Exercise directions:
Rewrite the lines below as a numbered list, omitting any blank lines.

Records from a data source:
§ §
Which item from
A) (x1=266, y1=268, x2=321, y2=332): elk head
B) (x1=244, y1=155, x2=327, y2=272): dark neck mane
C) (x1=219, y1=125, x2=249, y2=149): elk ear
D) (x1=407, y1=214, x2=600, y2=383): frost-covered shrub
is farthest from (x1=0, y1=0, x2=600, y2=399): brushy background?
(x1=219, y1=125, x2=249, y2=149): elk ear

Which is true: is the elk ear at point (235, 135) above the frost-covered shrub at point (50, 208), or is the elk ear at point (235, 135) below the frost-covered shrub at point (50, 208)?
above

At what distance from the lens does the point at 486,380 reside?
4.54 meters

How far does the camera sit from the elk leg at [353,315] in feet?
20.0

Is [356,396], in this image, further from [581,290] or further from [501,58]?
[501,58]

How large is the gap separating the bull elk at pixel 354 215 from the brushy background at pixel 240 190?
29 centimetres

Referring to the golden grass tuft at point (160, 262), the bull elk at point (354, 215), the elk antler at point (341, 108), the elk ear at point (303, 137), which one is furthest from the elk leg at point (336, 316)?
§ §
Answer in full:
1. Which item from
2. A) (x1=266, y1=268, x2=321, y2=332): elk head
3. B) (x1=244, y1=155, x2=327, y2=272): dark neck mane
4. C) (x1=219, y1=125, x2=249, y2=149): elk ear
5. D) (x1=407, y1=214, x2=600, y2=383): frost-covered shrub
6. is farthest from (x1=0, y1=0, x2=600, y2=399): brushy background?
7. (x1=219, y1=125, x2=249, y2=149): elk ear
8. Which is true: is the elk ear at point (235, 135) above the frost-covered shrub at point (50, 208), or is the elk ear at point (235, 135) below the frost-covered shrub at point (50, 208)?
9. above
10. At what distance from the lens does the point at 486,380 reside?
11. 4.54 meters
12. How far does the camera sit from the elk leg at [353,315] in feet?
13. 20.0
14. Is [356,396], in this image, further from [581,290] or further from [501,58]?
15. [501,58]
16. How large is the gap separating the bull elk at pixel 354 215 from the brushy background at pixel 240 190?
17. 29 centimetres
18. Referring to the golden grass tuft at point (160, 262), the bull elk at point (354, 215), the elk antler at point (341, 108), the elk ear at point (303, 137), which one is furthest from the elk leg at point (336, 316)?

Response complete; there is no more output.